Given that a strict separation of powers is required by our founding documents at both the state and federal levels, one might well ask how any of that can have happened?
It happened because Congress and most state legislatures have been only too happy to dodge accountability by delegating away their legislative powers, and it happened because federal and state courts have been increasingly reluctant to enforce the nondelegation doctrine. Indeed, that reluctance was eventually formalized as part of the adoption of progressive judicial theory in the middle of the 20th century.
Part and parcel of that theory was a new doctrine called “judicial deference,” which holds that courts should simply presume the constitutionality of any legislation that isn’t “clearly irrational,” including legislation delegating power to the executive branch.
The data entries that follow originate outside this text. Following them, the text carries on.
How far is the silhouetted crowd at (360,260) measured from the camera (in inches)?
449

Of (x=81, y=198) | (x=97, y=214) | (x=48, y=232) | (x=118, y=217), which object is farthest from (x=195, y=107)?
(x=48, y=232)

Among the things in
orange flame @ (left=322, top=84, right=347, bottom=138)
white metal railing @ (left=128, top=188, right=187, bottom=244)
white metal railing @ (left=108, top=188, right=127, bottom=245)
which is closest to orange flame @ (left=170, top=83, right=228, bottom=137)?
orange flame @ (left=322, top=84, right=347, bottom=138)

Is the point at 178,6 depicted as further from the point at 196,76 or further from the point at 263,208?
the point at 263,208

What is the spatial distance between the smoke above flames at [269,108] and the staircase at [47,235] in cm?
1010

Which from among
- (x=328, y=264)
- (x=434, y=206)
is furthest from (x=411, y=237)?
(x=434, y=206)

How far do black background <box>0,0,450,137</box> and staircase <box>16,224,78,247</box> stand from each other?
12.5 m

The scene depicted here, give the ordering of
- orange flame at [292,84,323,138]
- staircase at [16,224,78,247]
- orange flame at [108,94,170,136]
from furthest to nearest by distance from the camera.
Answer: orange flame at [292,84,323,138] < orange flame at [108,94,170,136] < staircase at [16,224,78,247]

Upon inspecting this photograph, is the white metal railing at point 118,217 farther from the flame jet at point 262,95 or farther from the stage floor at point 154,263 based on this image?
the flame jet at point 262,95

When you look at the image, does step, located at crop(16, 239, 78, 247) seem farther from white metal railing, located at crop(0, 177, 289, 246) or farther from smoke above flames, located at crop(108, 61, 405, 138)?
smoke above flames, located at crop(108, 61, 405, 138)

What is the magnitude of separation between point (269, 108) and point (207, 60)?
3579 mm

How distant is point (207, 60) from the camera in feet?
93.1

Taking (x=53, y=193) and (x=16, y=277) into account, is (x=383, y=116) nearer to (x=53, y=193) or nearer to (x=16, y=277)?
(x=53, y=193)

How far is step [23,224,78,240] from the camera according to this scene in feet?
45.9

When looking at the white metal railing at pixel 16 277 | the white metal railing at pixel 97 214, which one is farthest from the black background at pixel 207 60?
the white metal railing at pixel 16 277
Carrying the doctrine further, most courts now also defer to executive branch officers and agencies regarding the extent of their delegated powers and the meaning of the orders and rules they promulgate.
Recently, several justices on the U.S. Supreme Court have indicated that they are prepared to reconsider the doctrine of judicial deference, at least when it comes to agency-made law, and many commentators are hopeful that the nondelegation doctrine will be resurrected at the federal level. If and when that happens, there can be little doubt the state courts, including the courts of North Carolina, will eventually follow the U.S. Supreme Court’s example.
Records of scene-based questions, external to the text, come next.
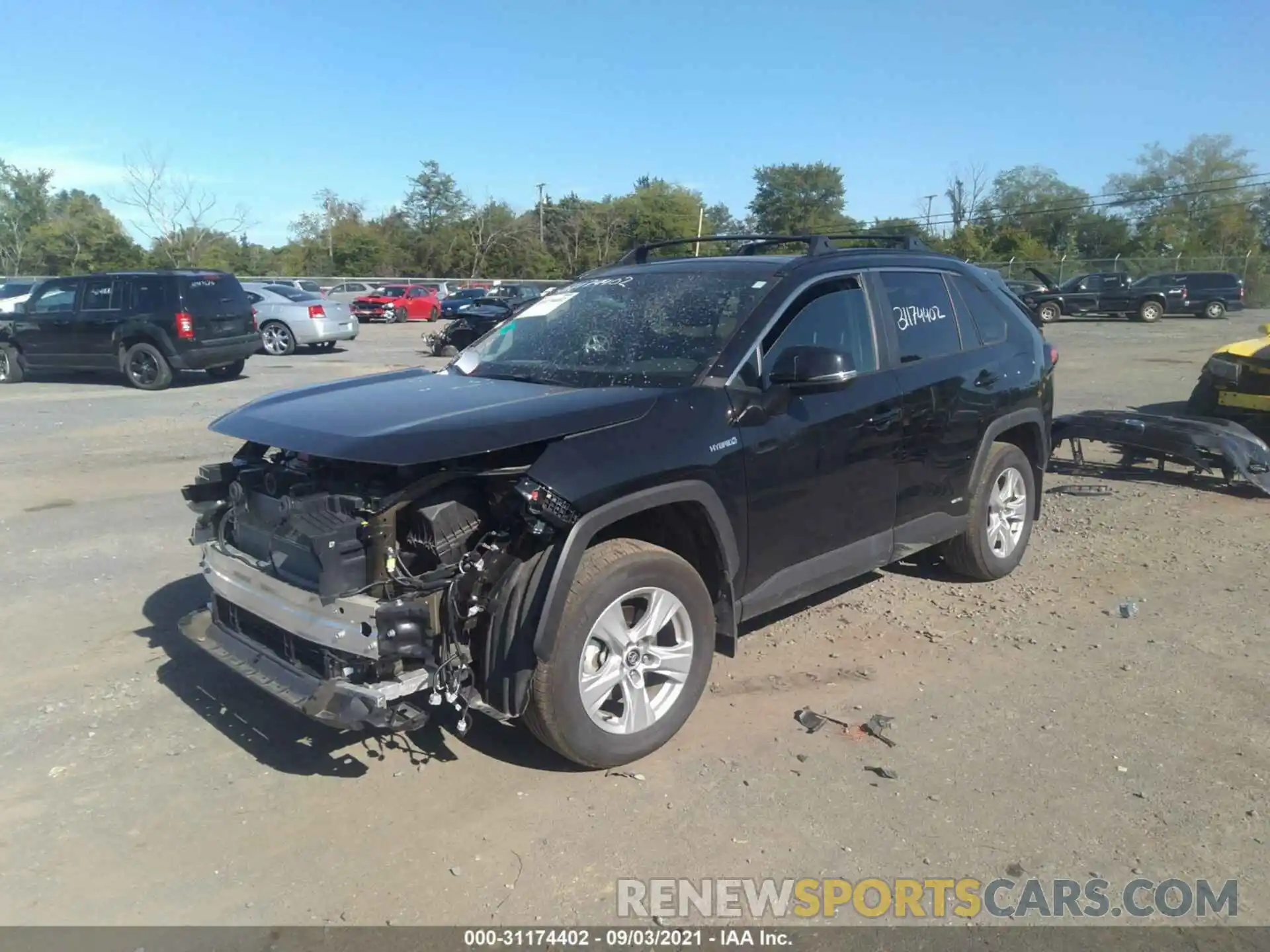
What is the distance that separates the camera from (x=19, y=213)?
62656 millimetres

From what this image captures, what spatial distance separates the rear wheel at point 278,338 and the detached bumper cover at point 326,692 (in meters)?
21.2

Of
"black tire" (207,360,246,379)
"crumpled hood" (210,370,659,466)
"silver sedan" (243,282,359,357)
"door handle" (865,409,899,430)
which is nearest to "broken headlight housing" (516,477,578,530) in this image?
"crumpled hood" (210,370,659,466)

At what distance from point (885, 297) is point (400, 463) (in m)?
2.89

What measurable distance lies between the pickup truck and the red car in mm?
23966

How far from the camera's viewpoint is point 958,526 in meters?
5.59

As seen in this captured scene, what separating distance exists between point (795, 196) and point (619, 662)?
234 feet

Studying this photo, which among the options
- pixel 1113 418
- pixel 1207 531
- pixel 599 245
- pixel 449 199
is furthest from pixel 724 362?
pixel 449 199

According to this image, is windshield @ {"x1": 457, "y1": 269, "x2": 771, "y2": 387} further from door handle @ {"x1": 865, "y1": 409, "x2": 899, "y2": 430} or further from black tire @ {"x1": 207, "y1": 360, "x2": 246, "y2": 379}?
black tire @ {"x1": 207, "y1": 360, "x2": 246, "y2": 379}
There’s no reason, however, why North Carolinians should have to wait for the U.S. Supreme Court to act. The General Assembly can act directly to rein in the power of the executive branch, and it has done so several times in recent years. It took several steps in that direction in 2021 when it amended the Emergency Management Act to rein in the emergency powers delegated to the governor and significantly restricted the extent to which occupational licensing boards and local authorities can create crimes.
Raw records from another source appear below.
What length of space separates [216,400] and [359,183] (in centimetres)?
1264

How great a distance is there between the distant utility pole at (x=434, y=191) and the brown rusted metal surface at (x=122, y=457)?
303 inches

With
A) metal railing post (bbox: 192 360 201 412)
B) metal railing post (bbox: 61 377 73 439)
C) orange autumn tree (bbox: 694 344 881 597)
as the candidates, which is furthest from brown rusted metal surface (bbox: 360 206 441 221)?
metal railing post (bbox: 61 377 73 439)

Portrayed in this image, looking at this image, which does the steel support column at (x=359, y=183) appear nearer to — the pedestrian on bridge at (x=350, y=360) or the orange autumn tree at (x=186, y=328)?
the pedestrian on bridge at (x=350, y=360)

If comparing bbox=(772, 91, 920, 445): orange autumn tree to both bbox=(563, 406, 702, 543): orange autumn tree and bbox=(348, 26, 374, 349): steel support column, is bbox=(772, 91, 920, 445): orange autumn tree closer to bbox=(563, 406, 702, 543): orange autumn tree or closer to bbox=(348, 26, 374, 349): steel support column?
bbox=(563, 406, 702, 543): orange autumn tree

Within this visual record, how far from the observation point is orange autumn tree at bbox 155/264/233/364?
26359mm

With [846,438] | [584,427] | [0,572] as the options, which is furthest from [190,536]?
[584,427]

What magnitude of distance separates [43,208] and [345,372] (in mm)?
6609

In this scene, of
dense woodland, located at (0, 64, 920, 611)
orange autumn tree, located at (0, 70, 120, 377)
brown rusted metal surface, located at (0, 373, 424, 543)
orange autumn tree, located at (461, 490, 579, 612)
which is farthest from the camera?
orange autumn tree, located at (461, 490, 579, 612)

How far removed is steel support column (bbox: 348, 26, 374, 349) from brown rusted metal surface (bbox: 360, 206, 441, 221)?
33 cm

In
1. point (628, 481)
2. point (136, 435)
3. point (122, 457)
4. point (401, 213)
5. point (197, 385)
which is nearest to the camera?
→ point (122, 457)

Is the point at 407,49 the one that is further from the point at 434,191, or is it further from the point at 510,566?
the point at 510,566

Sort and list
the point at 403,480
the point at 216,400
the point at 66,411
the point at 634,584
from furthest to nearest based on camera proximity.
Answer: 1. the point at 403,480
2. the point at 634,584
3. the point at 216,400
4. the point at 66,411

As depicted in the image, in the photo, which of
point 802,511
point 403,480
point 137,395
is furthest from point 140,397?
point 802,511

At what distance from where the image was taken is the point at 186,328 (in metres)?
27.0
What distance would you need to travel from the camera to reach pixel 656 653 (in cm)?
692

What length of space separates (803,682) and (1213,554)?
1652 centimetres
These reforms notwithstanding, it’s unlikely the General Assembly will stop making vague delegations of power to the executive branch any time soon, and it’s even more unlikely that our executive officers and our administrative agencies will stop welcoming every opportunity to expand their power.
Last year, for example, Gov. Cooper signed an executive order committing the state to achieving “net-zero emissions … no later than 2050,” and instructing the Department of Transportation and the Department of Environmental Quality to “develop a North Carolina Clean Transportation Plan” that would, among other things, ensure that all medium- and heavy-duty vehicles operating in the state are “zero-emission vehicles.” As my colleague Jon Sanders has correctly observed, under North Carolina state law and under our constitution, “If Gov. Cooper wants … an ‘Advanced Clean Trucks Rule’ … he’ll have to persuade the General Assembly to go along.”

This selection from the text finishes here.